◆ Exercise ◆
Count the lines in the records below that contain the string "options", and reply with that number alone.

◆ Given data ◆
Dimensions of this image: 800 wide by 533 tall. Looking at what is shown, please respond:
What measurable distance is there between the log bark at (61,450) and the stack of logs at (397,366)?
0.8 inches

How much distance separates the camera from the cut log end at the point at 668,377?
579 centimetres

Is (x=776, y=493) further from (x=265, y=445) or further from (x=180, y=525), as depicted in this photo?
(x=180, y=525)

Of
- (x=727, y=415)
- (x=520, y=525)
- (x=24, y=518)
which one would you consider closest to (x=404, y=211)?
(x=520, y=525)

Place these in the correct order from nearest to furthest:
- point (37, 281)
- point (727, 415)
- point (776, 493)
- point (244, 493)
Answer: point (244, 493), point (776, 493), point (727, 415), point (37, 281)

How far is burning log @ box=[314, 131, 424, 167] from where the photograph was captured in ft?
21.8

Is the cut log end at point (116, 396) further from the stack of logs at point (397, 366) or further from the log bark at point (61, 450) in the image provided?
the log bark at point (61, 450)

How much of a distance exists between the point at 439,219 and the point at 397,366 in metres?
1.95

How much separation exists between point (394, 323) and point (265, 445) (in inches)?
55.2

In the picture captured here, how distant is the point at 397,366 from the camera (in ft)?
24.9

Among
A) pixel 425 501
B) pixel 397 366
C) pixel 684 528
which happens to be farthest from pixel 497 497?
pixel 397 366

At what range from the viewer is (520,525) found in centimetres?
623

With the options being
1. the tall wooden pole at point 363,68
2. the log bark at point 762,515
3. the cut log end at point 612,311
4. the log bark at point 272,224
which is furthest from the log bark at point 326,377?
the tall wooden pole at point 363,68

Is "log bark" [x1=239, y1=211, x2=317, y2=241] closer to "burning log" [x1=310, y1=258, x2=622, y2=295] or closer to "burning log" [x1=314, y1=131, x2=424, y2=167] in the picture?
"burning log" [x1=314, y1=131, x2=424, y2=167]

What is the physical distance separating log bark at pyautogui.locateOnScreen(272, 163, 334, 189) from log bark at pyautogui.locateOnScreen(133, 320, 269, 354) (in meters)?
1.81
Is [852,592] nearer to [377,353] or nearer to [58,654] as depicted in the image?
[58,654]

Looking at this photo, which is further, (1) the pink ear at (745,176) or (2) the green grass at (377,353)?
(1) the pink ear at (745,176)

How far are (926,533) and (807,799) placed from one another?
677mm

...

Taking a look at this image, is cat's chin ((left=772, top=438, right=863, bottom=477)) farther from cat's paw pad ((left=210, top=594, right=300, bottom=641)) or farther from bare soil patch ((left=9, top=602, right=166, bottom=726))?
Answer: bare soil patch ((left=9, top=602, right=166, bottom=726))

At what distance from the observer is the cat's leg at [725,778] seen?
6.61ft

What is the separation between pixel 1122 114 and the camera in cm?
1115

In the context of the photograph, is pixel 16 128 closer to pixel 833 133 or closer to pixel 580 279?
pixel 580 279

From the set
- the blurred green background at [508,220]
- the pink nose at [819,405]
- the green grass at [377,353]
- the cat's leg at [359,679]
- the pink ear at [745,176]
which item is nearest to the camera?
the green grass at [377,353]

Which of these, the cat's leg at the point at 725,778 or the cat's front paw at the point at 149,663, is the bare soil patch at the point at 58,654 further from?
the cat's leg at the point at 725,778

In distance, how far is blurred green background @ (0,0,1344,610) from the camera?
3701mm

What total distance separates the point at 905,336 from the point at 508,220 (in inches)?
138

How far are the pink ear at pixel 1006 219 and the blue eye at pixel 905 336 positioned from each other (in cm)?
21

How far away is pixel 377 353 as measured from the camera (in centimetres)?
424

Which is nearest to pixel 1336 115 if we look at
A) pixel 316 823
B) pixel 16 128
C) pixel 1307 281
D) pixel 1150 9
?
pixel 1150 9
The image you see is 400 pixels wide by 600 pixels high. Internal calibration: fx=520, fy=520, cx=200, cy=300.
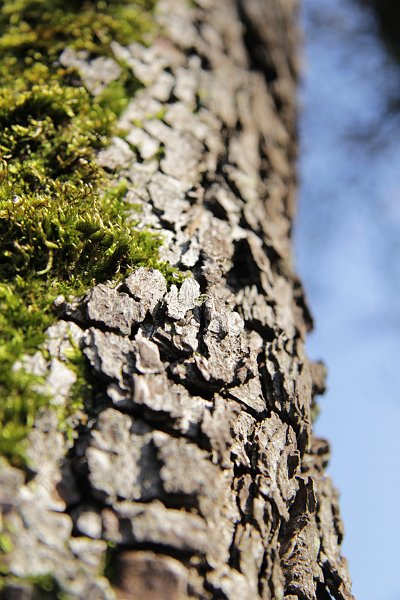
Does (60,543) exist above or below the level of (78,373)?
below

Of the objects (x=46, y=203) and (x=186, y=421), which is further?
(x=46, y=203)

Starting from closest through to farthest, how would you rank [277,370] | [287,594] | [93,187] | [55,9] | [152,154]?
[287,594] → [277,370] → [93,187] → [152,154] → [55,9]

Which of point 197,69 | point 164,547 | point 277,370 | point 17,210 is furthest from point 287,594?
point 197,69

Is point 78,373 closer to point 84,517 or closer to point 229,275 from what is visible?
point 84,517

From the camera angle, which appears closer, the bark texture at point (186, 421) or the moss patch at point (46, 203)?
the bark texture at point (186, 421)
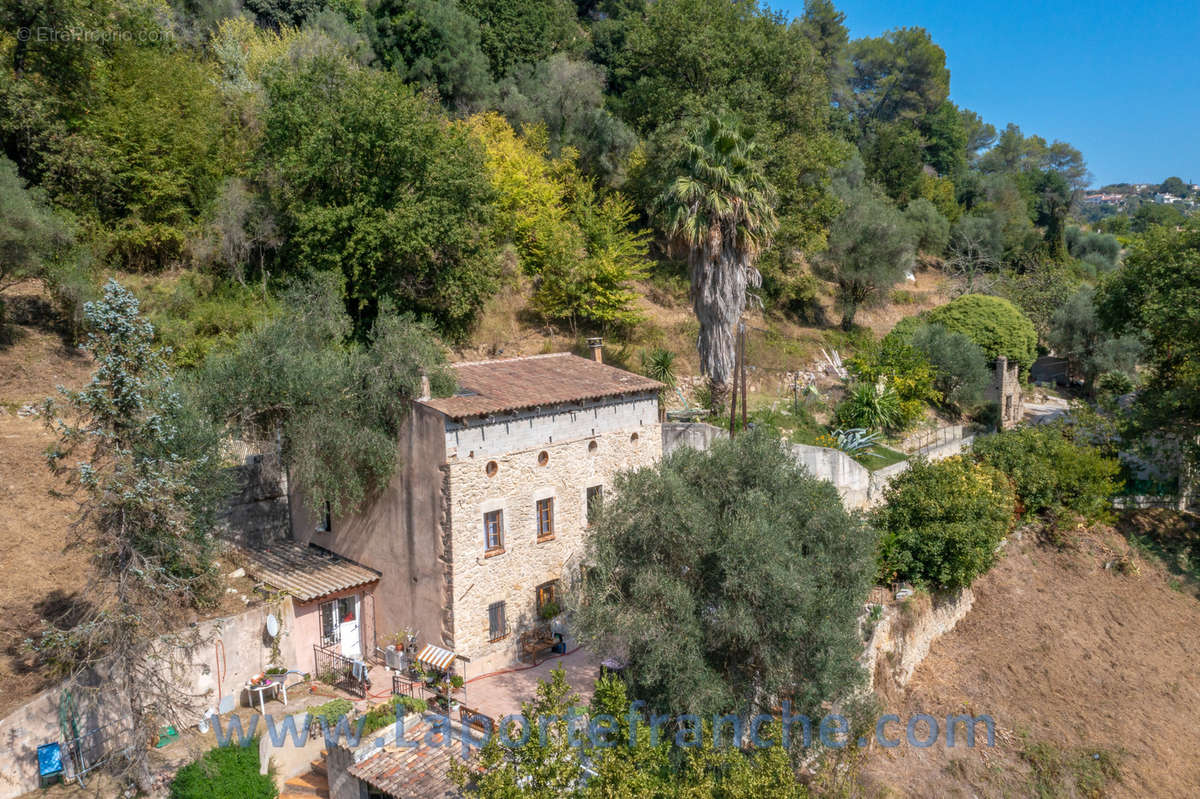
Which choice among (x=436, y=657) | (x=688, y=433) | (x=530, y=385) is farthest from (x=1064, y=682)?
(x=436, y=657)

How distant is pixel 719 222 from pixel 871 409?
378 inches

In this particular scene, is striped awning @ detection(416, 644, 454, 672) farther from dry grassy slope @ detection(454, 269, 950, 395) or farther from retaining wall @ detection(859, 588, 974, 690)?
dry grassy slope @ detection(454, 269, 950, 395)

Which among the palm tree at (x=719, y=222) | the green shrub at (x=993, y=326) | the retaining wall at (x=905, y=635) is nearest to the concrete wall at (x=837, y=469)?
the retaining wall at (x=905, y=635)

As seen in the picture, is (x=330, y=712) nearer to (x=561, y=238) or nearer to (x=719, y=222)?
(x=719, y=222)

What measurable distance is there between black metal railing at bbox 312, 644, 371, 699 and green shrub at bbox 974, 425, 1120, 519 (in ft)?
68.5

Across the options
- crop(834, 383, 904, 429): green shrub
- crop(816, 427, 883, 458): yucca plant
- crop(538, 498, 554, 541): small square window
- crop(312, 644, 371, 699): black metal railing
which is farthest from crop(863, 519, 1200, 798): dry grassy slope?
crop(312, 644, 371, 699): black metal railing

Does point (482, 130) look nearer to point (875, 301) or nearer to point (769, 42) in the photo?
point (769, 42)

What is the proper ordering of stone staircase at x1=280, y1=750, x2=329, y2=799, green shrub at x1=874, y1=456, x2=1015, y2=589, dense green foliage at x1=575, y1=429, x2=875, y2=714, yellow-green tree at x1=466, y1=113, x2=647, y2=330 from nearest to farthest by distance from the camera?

--

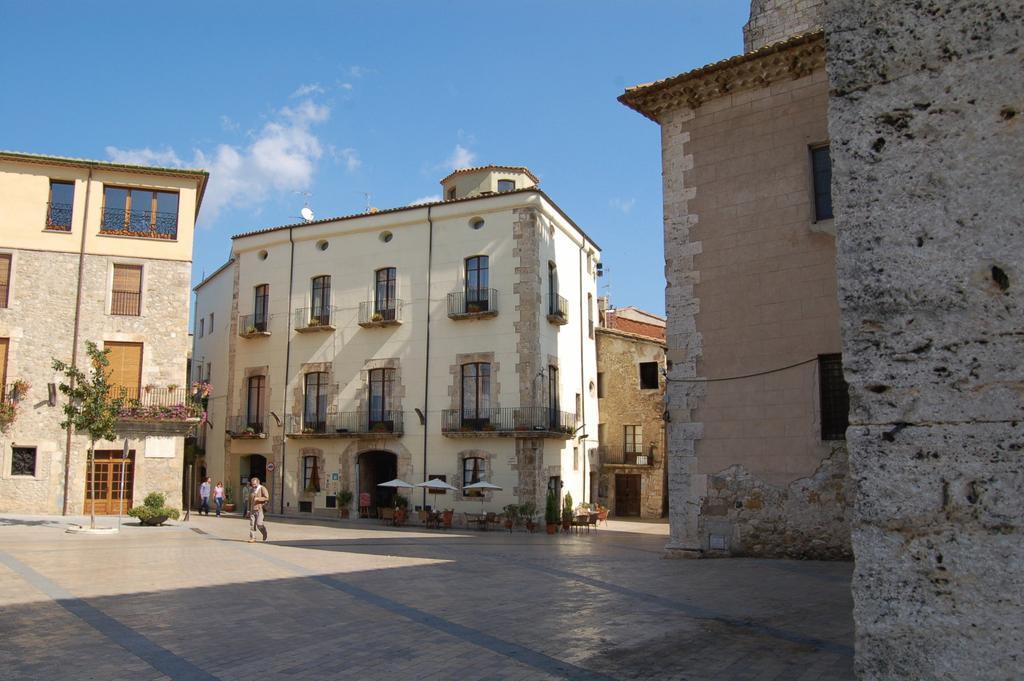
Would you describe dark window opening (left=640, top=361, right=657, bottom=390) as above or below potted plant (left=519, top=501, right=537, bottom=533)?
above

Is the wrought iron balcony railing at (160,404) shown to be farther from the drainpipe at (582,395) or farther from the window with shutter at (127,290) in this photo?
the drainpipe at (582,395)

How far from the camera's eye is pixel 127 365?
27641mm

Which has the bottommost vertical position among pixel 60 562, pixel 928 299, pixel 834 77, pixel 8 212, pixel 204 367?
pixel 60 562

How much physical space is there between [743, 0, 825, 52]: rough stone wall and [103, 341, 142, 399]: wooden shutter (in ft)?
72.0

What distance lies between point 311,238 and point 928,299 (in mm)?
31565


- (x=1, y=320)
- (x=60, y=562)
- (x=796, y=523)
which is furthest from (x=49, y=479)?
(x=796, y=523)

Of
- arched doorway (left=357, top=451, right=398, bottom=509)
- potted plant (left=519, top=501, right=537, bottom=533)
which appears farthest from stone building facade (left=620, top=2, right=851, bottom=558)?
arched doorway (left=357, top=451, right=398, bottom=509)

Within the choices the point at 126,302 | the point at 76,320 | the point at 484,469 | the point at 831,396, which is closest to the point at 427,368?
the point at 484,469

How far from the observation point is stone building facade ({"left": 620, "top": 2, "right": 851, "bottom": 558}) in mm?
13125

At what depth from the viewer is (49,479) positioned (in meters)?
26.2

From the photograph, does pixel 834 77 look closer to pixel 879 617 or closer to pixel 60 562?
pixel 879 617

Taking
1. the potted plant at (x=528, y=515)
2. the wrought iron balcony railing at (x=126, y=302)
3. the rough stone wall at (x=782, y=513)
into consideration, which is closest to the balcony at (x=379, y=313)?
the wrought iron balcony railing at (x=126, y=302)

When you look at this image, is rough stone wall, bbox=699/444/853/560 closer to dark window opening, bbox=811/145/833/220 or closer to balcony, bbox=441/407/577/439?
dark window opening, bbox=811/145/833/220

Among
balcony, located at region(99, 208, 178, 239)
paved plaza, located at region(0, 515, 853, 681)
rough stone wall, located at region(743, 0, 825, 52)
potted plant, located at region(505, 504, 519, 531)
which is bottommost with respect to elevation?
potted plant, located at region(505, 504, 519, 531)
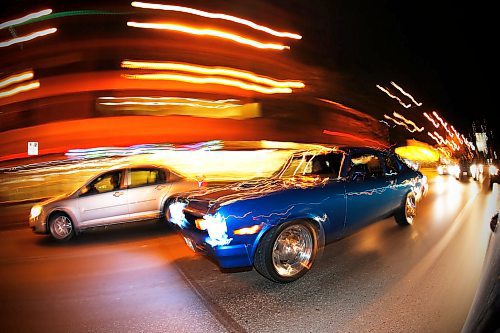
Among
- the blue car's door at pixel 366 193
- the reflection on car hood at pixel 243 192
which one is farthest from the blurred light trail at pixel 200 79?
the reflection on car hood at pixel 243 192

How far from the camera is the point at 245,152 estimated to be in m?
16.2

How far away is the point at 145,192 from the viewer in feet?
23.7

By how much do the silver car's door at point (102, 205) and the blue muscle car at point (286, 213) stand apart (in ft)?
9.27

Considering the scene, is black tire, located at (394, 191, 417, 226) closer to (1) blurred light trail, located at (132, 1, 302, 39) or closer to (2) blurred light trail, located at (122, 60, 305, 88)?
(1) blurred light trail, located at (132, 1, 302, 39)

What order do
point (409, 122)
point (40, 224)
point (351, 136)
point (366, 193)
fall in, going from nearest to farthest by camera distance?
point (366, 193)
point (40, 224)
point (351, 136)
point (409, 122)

◆ Right answer ◆
2